EXERCISE PROMPT
Return verbatim the passage of the forum thread on homemade drift socks, from "I found that" up to and including "on the bottom.".

# Home made drift socks



## shadslinger

Has anyone else made homemade drift socks? I made mine out of jeans that were too big for me. I have a couple of floats on the back belt loop and a sinker buy the zipper to help them spread and catch water. I tied strings to most belt loops and gathered them together and made a big llop that I tie a rope to. I also tied a collapse string to the end of each leg to make pulling them in easy. I tied knots in the legs. I have long ropes and tie them to each end of my boat. When it blows harder than 6 or 7 knots I also put out a 5 gallon bucket out from the middle cleat. This works about as well as i am willing to stay out in the wind and fish anyway, I also have a 5 gallon bucket that I put them in between drifts to be neat.
I found that when the wind blows real hard, that you should snug up to the leeward bank and make short drifts form 25' to 40+' in front of steep bluffs, they block the wind and have good structure in front of them for drifting. You can only make short drifts but I seem to get a bite each time I hit that leveling off place on the bottom.
SS


----------



## dbullard

if you ever used old jeans for a drift sock You may be a ******* !!!LOL
AS long as the belt loops hold it should work.SS the 36" I got from Academy works pretty good with a longer rope I will get another to help control the drift better.


----------



## shadslinger

Or you may be old retired and broke! LOL.


----------



## fishinganimal

ss how about an old laundry bag. Has the right shape. I am hammered at work right now and I can hear the whites tearin it up.

DATASET SECTION
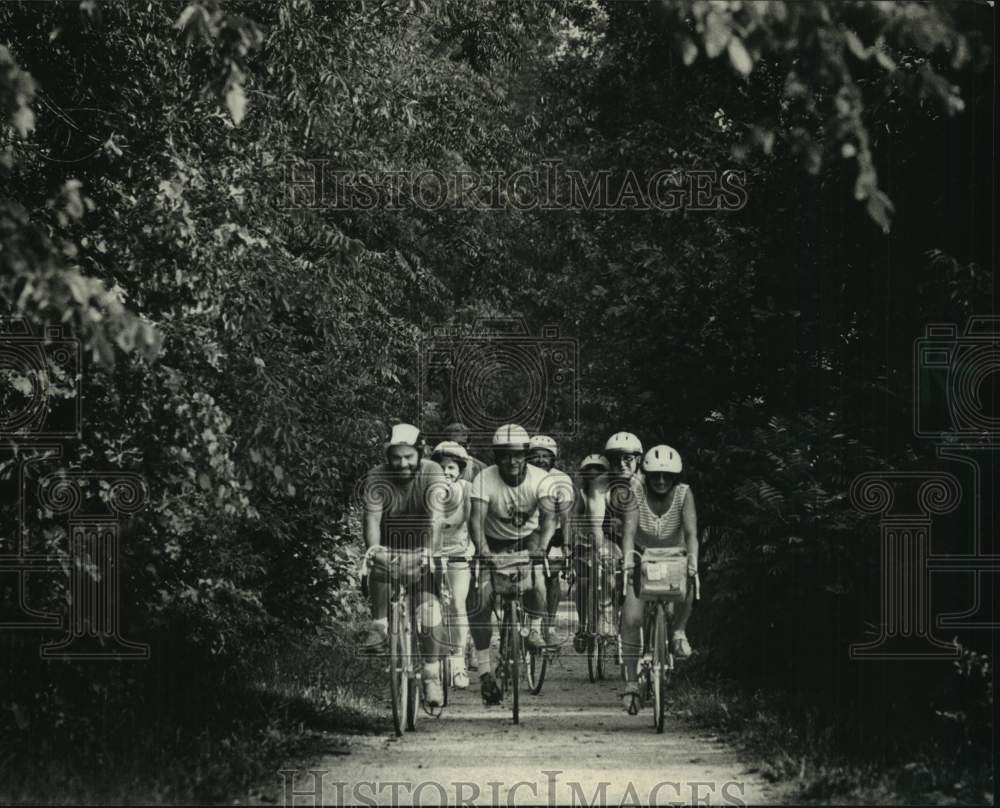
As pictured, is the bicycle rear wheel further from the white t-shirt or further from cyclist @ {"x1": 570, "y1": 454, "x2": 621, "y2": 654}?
the white t-shirt

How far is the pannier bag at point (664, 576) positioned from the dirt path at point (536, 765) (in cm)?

THE COMPLETED TASK
I found that when the wind blows real hard, that you should snug up to the leeward bank and make short drifts form 25' to 40+' in front of steep bluffs, they block the wind and have good structure in front of them for drifting. You can only make short drifts but I seem to get a bite each time I hit that leveling off place on the bottom.